J’ai passé un bon moment avec ce feu-follet transi d’amour ainsi qu’avec ses acolytes (Malik, Charlie et les autres). Chapô les artistes de montrer parfois que vous savez écrire aussi autrement (les discours managériales des divers « boss » d’une langue qui vous fait haïr le capitalisme, les paroles aimantes du père….).
Toutefois, j’ai eu, en fin de compte, du mal à avoir ce qu’on appelle de l’empathie pour ce garçon – et la fin tranche à mon goût un peu trop avec la galère…. Donc, je sors de ce voyage avec des « mixtes feelings ». Certes, j’avais envie de souligner sur presque chaque page une ou deux phrases bien ciselées – comme, allez une dernière pour la route – on est au bord de la mer, en visite chez le père de Nino :
« Du bleu dans du bleu sur du bleu, du bleu qui danse et des barques dessus. Les maisons sont avalées par la mer et le ciel, les volets toujours ouverts sur de simples rideaux qu’on tire à peine pour se cacher la nuit. » (p. 202)

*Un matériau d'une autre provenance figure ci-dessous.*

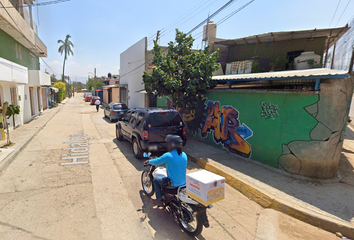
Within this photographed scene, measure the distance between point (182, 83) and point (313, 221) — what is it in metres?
6.56

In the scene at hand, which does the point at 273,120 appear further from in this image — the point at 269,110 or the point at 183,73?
the point at 183,73

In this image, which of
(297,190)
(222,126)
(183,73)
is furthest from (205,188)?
(183,73)

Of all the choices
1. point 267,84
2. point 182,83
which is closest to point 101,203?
point 182,83

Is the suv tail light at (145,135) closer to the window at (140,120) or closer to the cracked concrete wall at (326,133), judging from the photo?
the window at (140,120)

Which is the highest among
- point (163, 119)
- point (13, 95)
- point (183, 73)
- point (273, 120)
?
point (183, 73)

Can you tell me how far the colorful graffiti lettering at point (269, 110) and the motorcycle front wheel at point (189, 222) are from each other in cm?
418

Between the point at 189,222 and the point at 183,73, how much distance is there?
6.57m

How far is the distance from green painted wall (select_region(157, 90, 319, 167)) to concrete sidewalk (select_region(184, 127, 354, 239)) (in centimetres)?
56

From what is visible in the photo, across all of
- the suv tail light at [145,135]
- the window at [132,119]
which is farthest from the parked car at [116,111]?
the suv tail light at [145,135]

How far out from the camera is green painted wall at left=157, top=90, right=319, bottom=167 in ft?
17.5

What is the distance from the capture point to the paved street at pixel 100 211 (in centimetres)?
341

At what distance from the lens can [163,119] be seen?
6.71 meters

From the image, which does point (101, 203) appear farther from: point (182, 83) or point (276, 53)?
point (276, 53)

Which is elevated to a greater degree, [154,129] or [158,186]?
[154,129]
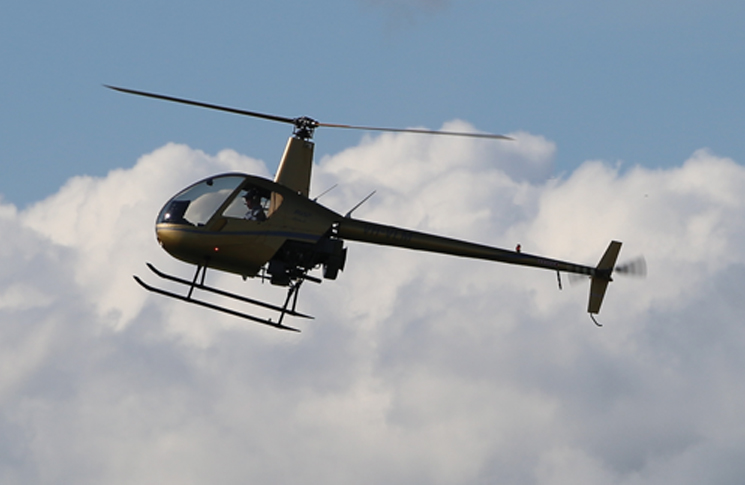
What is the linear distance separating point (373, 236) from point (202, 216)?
4918 mm

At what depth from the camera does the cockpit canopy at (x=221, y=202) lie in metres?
30.1

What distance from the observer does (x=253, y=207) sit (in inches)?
1201

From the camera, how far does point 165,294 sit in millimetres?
29594

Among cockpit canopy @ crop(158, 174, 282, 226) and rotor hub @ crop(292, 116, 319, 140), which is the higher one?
rotor hub @ crop(292, 116, 319, 140)

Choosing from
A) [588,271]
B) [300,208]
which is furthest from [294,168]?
[588,271]

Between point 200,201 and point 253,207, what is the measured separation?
145cm

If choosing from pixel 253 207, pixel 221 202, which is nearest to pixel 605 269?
pixel 253 207

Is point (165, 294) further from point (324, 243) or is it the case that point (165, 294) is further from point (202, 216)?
point (324, 243)

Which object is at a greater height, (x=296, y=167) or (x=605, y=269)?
(x=296, y=167)

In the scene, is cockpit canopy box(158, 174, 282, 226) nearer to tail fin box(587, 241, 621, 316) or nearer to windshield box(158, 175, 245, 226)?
windshield box(158, 175, 245, 226)

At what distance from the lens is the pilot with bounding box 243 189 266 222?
30375 mm

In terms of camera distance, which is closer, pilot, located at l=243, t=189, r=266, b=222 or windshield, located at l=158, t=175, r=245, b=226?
windshield, located at l=158, t=175, r=245, b=226

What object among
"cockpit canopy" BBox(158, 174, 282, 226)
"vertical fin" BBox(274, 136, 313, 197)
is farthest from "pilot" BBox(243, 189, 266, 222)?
"vertical fin" BBox(274, 136, 313, 197)

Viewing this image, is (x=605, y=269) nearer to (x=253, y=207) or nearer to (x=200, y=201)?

Mais souvent j’avais l’impression d’être dans un puzzle de moments de vie, de fragments qui collent bien à cause de l’unité de style de poésie brute et rêche – langue dont le message sous-jacent (mais jamais exprimé ouvertement) plaira aux gilets jaunes certainement, mais que c’est tout un « Stimmungsbild » (une photographie d’un état d’esprit/ reflet d’une idée globale) de notre société, bô clip qui à part une « musique » bien troussée s’envole de nouveau.
Je suis convaincu par contre que les lecteurs de moins de 30 (voir 40) ans adoreront davantage (et qui sait, mes chers co-membres de jury du Shadwo-Cabinet, seront plus captivés).
J’avais lu et chroniqué « L’été des charognes » de Johanin, très très trash, assez écœurant, lyrique aussi. Une expérience de lecture. Peut-être que Capucine adoucit cette écriture âpre et brutale, mais poétique dans sa violence ?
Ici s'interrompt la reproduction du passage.